_Fragment tekstu_:
Szef ludowców dodał, że liczy na reakcję organów państwa w tej sprawie. „Fala ślepej agresji dopadła prezesa PSL Władysława Kosiniaka-Kamysza. Antyszczepionkowcy grozili mu nawet śmiercią. Podobny los spotkał rzecznika Ministerstwa Zdrowia, który musiał opędzać się od przeciwnika szczepień, który przeszedł od słów do czynów” – opisywał sprawę „Fakt”. Według dziennika Kosiniaka-Kamysza antyszczepionkowcy zobaczyli na chodniku, gdy szedł do restauracji. „Od razu ruszyli w jego kierunku. Zaczęli wyzywać go od kanalii oraz »politycznych prostytutek« i zagrozili, że jak tylko »tknie ich dzieci szczepionkami«, to pożałuje”.
Dalsza część tekstu pod materiałem wideo
Kosiniak-Kamysz podkreślił, że zachowanie atakujących go ludzi „to szczyt najwyższego chamstwa”. – Bo porównanie lekarza polskiego, który w trakcie trzeciej fali wirusa idzie jako wolontariusz, żeby ratować zdrowie i życie ludzkie do doktora Mengele jest największym linczem słownym, jaki można drugiemu człowiekowi zgotować – powiedział. – Jest to rzecz oczywiście skandaliczna, niedopuszczalna – podkreślił Kosiniak-Kamysz.
Lider PSL zaznaczył, że liczy na reakcję organów państwa. „Ponieważ wiem, że to dotyka nie tylko mnie. Dotknęło to też pana ministra zdrowia Adama Niedzielskiego, dotyka to też innych lekarzy” – powiedział Kosiniak-Kamysz.
Zaznaczył, że takie zachowania nie zniechęcą go do promowania szczepień przeciw Covid-19. Zaznaczył, że robi wszystko, „żeby jak najwięcej Polaków przeżyło, żeby nie chorowali. – Angażuję się w to od samego początku. Angażuję się jako lekarz, angażuję się jako polityk. I będą to robił. I takie działania mnie nie zniechęcą, nie wystraszą – podkreślił szef PSL.
– My się nie wystraszymy. Będziemy robić swoje, będziemy głosić prawdę, będziemy walczyć o każde zdrowie i życie – zapewnił. Dodał, że nie wie, czy sprawcy zajścia to osoby zmanipulowane. – Ale na pewno one manipulują prawdą – podkreślił.

_Prezentowane informacje_:

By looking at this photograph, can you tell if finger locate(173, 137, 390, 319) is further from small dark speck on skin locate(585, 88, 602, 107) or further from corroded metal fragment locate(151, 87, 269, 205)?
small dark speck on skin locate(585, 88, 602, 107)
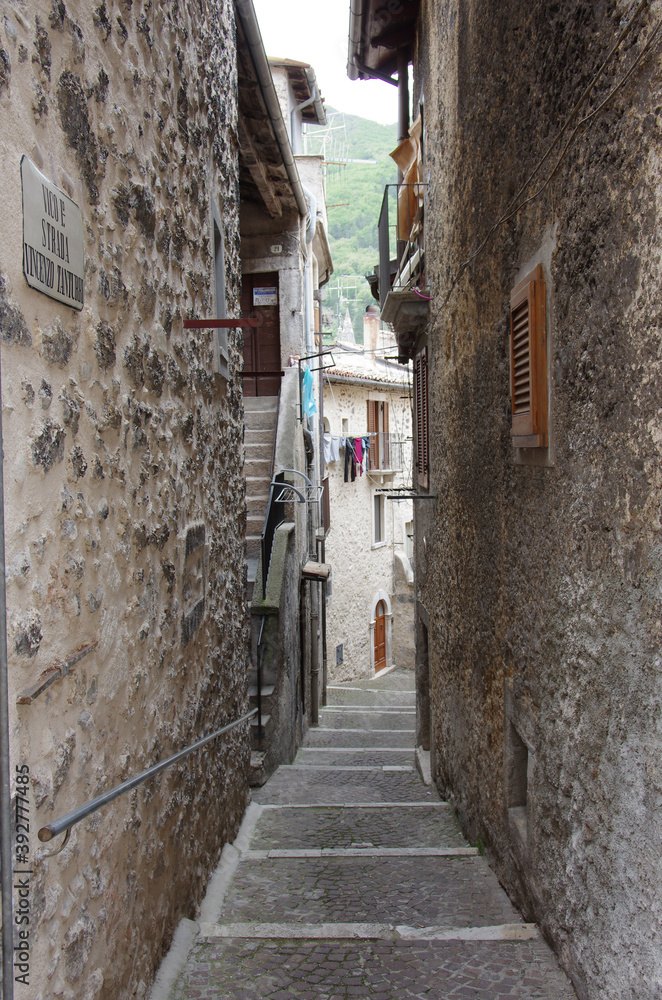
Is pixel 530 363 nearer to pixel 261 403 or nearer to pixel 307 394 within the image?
pixel 261 403

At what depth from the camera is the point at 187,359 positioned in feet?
12.7

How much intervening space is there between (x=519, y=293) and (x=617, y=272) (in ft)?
4.24

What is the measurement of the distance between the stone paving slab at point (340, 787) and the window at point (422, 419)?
3138 millimetres

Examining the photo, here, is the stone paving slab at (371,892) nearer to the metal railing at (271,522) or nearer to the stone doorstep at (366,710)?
the metal railing at (271,522)

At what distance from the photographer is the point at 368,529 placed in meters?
23.2

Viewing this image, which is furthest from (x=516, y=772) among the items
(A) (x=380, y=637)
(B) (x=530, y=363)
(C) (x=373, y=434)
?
(A) (x=380, y=637)

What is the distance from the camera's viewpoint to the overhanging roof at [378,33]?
870 cm

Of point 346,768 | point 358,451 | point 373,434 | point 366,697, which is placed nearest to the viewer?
point 346,768

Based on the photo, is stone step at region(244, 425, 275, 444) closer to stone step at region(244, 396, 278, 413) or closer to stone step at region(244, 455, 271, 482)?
stone step at region(244, 455, 271, 482)

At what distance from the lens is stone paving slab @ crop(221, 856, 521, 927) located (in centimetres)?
394

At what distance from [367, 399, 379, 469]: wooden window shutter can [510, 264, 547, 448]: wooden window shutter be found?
18.7m

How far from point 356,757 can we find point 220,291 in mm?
6759

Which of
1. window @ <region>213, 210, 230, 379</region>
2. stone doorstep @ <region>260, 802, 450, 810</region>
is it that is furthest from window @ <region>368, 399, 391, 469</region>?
window @ <region>213, 210, 230, 379</region>

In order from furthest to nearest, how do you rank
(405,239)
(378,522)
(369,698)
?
1. (378,522)
2. (369,698)
3. (405,239)
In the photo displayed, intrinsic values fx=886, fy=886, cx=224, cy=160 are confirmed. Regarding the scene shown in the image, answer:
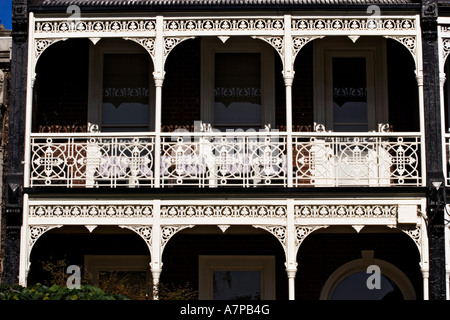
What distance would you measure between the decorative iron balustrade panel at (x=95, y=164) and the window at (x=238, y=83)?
1.56 m

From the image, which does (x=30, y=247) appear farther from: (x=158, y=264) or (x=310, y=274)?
(x=310, y=274)

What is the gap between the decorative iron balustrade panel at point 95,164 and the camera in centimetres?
1414

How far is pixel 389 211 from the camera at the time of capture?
14023 millimetres

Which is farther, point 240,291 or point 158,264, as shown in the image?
point 240,291

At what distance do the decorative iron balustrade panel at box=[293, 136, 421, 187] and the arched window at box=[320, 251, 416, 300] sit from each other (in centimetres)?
155

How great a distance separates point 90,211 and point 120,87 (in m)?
2.99

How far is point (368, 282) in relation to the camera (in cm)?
1589

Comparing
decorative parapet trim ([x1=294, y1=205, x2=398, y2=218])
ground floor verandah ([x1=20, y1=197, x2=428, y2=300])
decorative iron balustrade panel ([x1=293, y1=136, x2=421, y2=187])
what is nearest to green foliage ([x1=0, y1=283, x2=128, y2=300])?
decorative parapet trim ([x1=294, y1=205, x2=398, y2=218])

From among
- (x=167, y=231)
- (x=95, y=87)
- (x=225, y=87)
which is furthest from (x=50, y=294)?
(x=225, y=87)

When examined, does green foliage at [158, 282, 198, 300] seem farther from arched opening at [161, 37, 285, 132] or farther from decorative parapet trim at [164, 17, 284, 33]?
decorative parapet trim at [164, 17, 284, 33]

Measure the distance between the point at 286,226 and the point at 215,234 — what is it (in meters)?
2.21

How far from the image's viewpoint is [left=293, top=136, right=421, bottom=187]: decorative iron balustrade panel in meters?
14.1

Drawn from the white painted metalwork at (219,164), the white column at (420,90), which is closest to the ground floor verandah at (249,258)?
the white painted metalwork at (219,164)
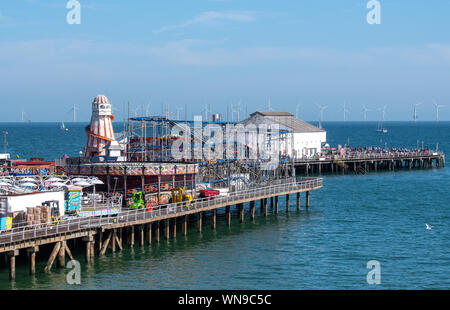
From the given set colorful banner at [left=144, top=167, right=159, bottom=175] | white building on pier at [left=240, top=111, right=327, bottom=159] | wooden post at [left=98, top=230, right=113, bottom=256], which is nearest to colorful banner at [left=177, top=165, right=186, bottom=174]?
colorful banner at [left=144, top=167, right=159, bottom=175]

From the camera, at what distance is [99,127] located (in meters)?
71.2

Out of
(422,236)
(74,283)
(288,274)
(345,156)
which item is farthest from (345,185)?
(74,283)

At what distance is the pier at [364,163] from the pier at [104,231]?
50.4 metres

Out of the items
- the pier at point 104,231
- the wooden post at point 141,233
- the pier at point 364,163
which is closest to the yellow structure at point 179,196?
the pier at point 104,231

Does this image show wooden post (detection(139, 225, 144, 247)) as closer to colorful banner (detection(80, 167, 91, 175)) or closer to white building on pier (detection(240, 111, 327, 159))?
colorful banner (detection(80, 167, 91, 175))

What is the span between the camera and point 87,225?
47.1 metres

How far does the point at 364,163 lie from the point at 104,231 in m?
82.5

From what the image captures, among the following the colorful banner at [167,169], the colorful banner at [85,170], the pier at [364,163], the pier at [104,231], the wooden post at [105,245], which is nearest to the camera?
the pier at [104,231]

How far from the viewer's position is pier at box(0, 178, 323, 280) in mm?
42594

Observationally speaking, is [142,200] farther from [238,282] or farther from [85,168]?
[238,282]

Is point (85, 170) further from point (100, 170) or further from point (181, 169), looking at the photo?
point (181, 169)

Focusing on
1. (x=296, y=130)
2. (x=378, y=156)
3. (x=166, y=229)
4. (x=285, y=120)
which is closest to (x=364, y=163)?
(x=378, y=156)

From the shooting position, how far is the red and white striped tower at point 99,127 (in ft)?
234

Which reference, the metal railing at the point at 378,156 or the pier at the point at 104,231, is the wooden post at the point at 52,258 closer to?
the pier at the point at 104,231
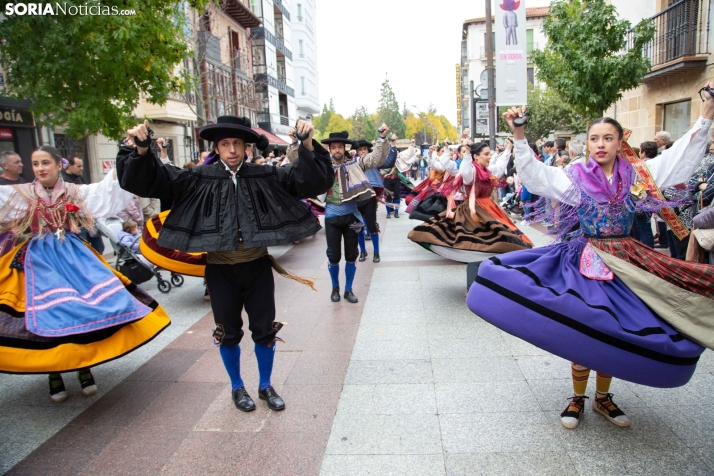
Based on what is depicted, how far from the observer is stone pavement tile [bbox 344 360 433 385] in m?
3.94

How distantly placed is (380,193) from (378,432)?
764 centimetres

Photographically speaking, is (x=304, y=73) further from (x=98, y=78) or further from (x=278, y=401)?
(x=278, y=401)

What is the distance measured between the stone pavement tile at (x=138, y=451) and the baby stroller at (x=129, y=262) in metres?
3.55

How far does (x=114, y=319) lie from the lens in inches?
138

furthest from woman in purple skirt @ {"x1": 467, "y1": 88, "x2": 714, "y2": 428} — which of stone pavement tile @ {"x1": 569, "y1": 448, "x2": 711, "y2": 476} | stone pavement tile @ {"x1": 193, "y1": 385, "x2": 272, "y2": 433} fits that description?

_Opis zadania_: Przytocz wszystko od słów "Dalsza część tekstu" aż po słowa "niedopuszczalna – podkreślił Kosiniak-Kamysz." z tekstu o ataku na Kosiniaka-Kamysza, zamieniając "trzeciej fali" na "czwartej fali". Należy opierać się wyłącznie na tekście, bez korzystania z wpisów.

_Rozwiązanie zadania_:
Dalsza część tekstu pod materiałem wideo
Kosiniak-Kamysz podkreślił, że zachowanie atakujących go ludzi „to szczyt najwyższego chamstwa”. – Bo porównanie lekarza polskiego, który w trakcie czwartej fali wirusa idzie jako wolontariusz, żeby ratować zdrowie i życie ludzkie do doktora Mengele jest największym linczem słownym, jaki można drugiemu człowiekowi zgotować – powiedział. – Jest to rzecz oczywiście skandaliczna, niedopuszczalna – podkreślił Kosiniak-Kamysz.